• SOURCE PASSAGE
┏━━

# Lost disc/device : Can't stat



## jaymax (Dec 22, 2011)

O/S FreeBSD 7.2

A partial failure of the power unit, 5 or 3V supply was compromised. The system starts, up/reboot in single user mode. Running *fsck* returns 
	
	



```
CAN'T STAT /dev/ad4s1d
```
 A device handle in my /etc/fstab file for one of my storage disks. Listing of /dev/ shows ad4s1d to be missing.


```
# cd /dev
# ./MAKEDEV ad4s1d
./MAKEDEV: not found
```

Now, where is the MAKEDEV script located when started in single user mode? I searched /dev, /bin and /sbin to no avail. I tried "Fixit" Live File System but could not get in to /mnt/dev nor any other location for doing a MAKEDEV.

Please advise!
THANKS!


----------



## DutchDaemon (Dec 23, 2011)

MAKEDEV is deprecated, and was removed. Its successor is devfs(5)/devfs(8)/devfs.conf(5).


----------



## jaymax (Dec 23, 2011)

I may have lost something here, I guess mknod is also deprecated! 
I have read through the 'devfs' man pages but could not figure out how to regenerate the /dev entries. The man pages did not provide any information on if the /etc/fstab file is still needed and if not, how to transition from it. 

Any additional directive(s) would be appreciated.

Thanks!


----------



## SirDice (Dec 23, 2011)

Devices 'automagically' appear in /dev/. There's nothing to generate by hand.

Look at dmesg(8) and see if the drive itself is detected.


----------



## jaymax (Dec 23, 2011)

Excerpts from dmesg:


```
acpi0: reservation of 0, a0000 (3) failed
acpi0: reservation of 100000, 3fef0000 (3) failed
---
plip0: WARNING: using obsoleted IFF_NEEDSGIANT flag
```
That particular disk is not detected, other disks and CDROMs are.


----------



## SirDice (Dec 23, 2011)

jaymax said:
			
		

> That particular disk is not detected, other disks and CDROMs are.


Then it's most likely fried. No amount of driver loading will resurrect it.


----------

┗━━

• LISTED ENTRIES
┏━━

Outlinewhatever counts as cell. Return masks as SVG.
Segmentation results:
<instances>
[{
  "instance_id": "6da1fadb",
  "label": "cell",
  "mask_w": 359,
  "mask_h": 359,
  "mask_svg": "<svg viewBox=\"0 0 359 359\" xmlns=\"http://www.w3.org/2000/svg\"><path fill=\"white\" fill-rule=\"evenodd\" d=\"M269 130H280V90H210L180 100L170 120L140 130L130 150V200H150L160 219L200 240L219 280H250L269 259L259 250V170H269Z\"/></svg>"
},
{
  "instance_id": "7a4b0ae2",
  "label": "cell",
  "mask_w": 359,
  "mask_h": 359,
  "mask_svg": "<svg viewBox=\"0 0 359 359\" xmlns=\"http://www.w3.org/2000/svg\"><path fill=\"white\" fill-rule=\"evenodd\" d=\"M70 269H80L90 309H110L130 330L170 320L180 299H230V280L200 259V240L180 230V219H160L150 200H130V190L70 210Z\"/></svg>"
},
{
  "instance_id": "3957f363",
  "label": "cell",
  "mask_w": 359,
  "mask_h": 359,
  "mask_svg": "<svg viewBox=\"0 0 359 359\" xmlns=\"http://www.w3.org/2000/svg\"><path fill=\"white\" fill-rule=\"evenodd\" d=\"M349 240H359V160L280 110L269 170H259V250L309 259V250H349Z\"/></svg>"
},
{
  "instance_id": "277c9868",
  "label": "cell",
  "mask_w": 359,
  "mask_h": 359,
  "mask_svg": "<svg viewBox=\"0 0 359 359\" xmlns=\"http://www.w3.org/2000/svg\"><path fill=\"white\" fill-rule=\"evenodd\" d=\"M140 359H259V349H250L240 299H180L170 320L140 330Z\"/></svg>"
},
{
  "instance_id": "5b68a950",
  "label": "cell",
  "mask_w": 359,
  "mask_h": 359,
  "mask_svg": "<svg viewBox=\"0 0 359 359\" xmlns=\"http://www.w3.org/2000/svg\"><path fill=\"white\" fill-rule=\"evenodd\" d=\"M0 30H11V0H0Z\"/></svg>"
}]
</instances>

┗━━

• WHAT YOU WILL DO
(a) In the forum thread, list the manual page references given as the successor to MAKEDEV.
(b) Which operating system version does the forum thread's original poster report?
The data has no connection to the forum thread.

• ANSWERS FOR THIS EXERCISE
(a) devfs(5), devfs(8), devfs.conf(5)

(b) FreeBSD 7.2